▶ **Brief**
Answer these from the text on full conditional distributions:
1. According to the text, why did Bayesian statistics have very few applications until the 90's?
2. Which two software packages does the text name as relying on the Gibbs sampler?
3. What abbreviation does the text use for Full Conditional Distributions?

[[ Quoted passage, beginning ]]

Why do we need to know about Full Conditional Distributions?

To effectively generate samples from the joint posterior distributions, we will need an algorithm called Gibbs sampler. Otherwise we are stuck. Until the 90’s, Bayesian statistics was merely an interesting concept but with very little applications because it was hard (except for cherry-picked cases) to make inference on the joint posterior distribution; this distribution is often intractable once we have multiple parameters (which is typically the case for most problems). However, with the advent of the Gibbs sampler in the 90’s, there was a revolution because this algorithm allowed statisticians to obtain sample from this joint distribution. As we have seen, if we have samples from a distribution, we can use it to do all sorts of inferences. In summary, the Gibbs sampler is the main algorithm used in Bayesian statistics, underlying Winbugs, JAGS, and all the other software that do some Bayesian black magic. Importantly, a key concept for Gibbs samplers is that of Full Conditional Distributions (abbreviated here as FCD’s).

[[ Quoted passage, end ]]
[[ Information given, beginning ]]

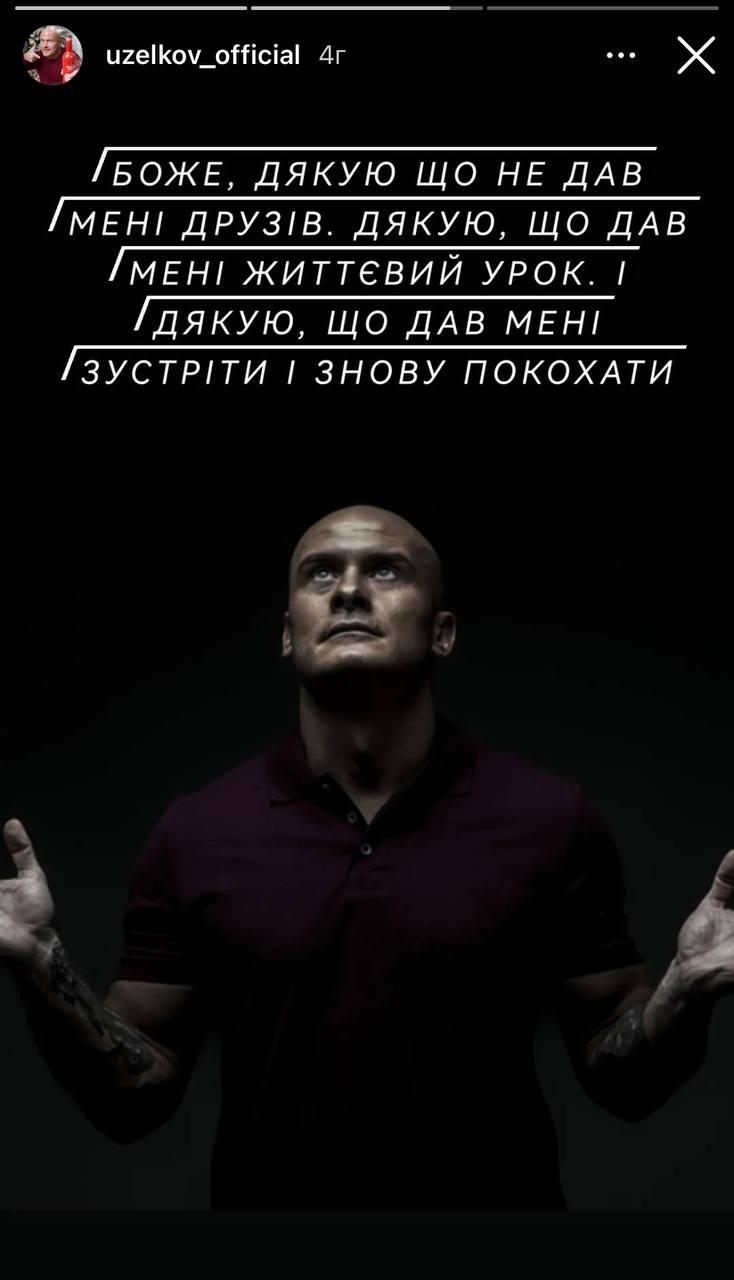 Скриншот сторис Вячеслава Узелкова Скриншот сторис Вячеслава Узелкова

[[ Information given, end ]]
[[ Information given, beginning ]]

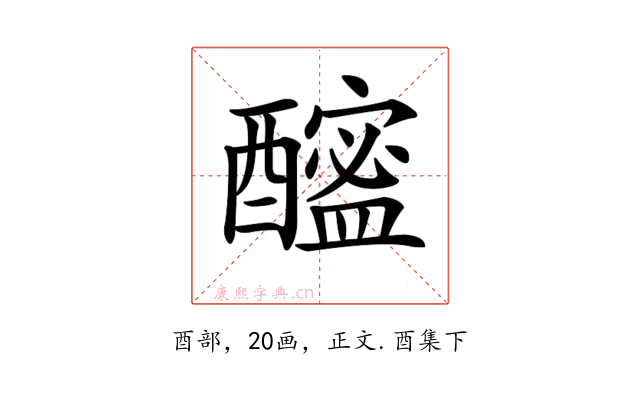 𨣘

[[ Information given, end ]]

▶ **Result for this task**
1. It was hard to make inference on the joint posterior distribution, which is often intractable once there are multiple parameters.
2. Winbugs and JAGS.
3. FCD's.